# Black lombardy platter



## Twig Man (Aug 22, 2012)

This is some black lombardy popalar I recieved from James . I made a platter for my wife. This was my first attempt at a platter. I hope she likes it.


----------



## davduckman2010 (Aug 22, 2012)

beutiful peice of wood there twig . cant wait to see it done she will love it duckman:


----------



## Kevin (Aug 22, 2012)

Nice job there John. If the missus don't like it let me know I'll give it to mine - I bet she'd love it (I know yours will too).


----------



## txpaulie (Aug 23, 2012)

Lovely bit of carving work!

Did you use a router for that..?

p


----------



## Twig Man (Aug 23, 2012)

I used an angle grinder and a dremmel tool to make this piece. And I recieved this wood from James the horse trader. Sorry for the mistake:dash2:


----------



## JMC (Aug 23, 2012)

Beautiful piece. Oysters on the half shell would go really well with it.


----------



## Twig Man (Aug 23, 2012)

Folks if yall can get some of this wood jump on it. The pics really dont do it justice. I think james may have some left


----------



## JMC (Aug 23, 2012)

Thanks for the mention and yes I do. After seeing how nice it looks I'll be posting some more of it pretty quick.


----------

__WRITTEN TASKS__.
[A] Could you return the stretch of the platter thread from "## Kevin (Aug" through "of carving work!"?
[B] How would you put this sentence from the platter thread into Spanish: "Oysters on the half shell would go really well with it."
[C] Which usernames appear as post authors in the platter thread? Give each one once.

__RAW DATA__.
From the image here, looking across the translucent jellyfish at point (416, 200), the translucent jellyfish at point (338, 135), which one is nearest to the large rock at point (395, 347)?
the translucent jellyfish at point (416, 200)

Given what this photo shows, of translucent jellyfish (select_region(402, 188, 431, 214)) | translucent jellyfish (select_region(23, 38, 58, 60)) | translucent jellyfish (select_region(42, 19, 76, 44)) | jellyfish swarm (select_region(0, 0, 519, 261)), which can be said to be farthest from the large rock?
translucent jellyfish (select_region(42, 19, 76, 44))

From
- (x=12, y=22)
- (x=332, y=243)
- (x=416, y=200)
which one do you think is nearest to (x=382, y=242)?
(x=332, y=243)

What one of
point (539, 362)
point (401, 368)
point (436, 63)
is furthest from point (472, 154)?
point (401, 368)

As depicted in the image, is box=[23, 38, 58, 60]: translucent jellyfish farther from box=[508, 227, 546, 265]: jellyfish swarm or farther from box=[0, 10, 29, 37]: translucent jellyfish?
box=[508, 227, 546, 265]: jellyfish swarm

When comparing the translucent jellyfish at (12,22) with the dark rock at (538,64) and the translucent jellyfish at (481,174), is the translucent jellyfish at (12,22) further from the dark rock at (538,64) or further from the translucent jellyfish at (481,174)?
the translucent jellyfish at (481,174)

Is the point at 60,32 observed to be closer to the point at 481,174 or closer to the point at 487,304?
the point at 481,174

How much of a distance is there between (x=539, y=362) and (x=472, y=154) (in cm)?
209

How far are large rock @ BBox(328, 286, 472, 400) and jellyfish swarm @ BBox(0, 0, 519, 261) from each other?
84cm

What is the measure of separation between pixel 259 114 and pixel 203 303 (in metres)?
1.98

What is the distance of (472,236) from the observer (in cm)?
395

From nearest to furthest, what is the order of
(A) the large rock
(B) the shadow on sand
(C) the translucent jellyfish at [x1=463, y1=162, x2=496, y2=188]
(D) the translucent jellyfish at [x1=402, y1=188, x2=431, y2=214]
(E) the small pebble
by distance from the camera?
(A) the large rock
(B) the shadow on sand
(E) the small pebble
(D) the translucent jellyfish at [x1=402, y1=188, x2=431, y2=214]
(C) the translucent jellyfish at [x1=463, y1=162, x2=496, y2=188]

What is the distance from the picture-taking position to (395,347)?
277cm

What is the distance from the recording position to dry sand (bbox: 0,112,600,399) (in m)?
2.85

* * *

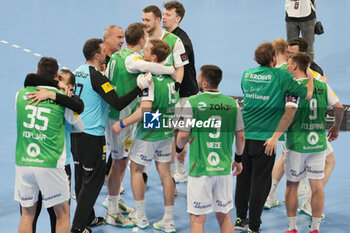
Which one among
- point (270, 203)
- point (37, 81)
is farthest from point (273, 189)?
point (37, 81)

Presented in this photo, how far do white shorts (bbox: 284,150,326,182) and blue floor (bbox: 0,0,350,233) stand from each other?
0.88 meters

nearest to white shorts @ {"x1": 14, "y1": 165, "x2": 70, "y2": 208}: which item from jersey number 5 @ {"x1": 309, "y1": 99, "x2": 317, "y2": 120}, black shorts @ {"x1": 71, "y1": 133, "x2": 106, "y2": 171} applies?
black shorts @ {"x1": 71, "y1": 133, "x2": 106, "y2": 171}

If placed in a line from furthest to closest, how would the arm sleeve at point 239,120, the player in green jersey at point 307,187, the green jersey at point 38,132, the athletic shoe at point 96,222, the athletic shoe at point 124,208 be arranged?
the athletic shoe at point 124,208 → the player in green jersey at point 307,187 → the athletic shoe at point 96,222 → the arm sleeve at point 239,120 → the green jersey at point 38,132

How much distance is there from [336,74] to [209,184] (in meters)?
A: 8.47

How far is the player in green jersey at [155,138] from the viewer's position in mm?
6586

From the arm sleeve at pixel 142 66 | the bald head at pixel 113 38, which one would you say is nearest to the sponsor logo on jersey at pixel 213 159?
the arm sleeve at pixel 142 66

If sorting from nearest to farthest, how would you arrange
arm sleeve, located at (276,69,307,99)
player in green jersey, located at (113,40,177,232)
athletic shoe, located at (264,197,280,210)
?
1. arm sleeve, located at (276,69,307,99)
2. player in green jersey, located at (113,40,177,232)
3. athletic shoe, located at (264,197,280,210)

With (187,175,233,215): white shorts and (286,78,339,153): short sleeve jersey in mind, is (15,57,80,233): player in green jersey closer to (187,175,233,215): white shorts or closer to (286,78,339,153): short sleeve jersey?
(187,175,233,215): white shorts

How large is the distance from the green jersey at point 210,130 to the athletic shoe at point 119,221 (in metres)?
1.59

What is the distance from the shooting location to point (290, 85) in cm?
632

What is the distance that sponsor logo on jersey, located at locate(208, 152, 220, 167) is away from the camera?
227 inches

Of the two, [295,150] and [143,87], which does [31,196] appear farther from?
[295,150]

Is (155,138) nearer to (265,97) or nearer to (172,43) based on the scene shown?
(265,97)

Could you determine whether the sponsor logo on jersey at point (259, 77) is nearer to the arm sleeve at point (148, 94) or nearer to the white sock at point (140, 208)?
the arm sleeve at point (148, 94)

__ANSWERS TO THE PROBLEMS__.
[A]
## Kevin (Aug 22, 2012)

Nice job there John. If the missus don't like it let me know I'll give it to mine - I bet she'd love it (I know yours will too).


----------



## txpaulie (Aug 23, 2012)

Lovely bit of carving work!

[B] Unas ostras en media concha combinarían muy bien con ella.

[C] Twig Man, davduckman2010, Kevin, txpaulie, JMC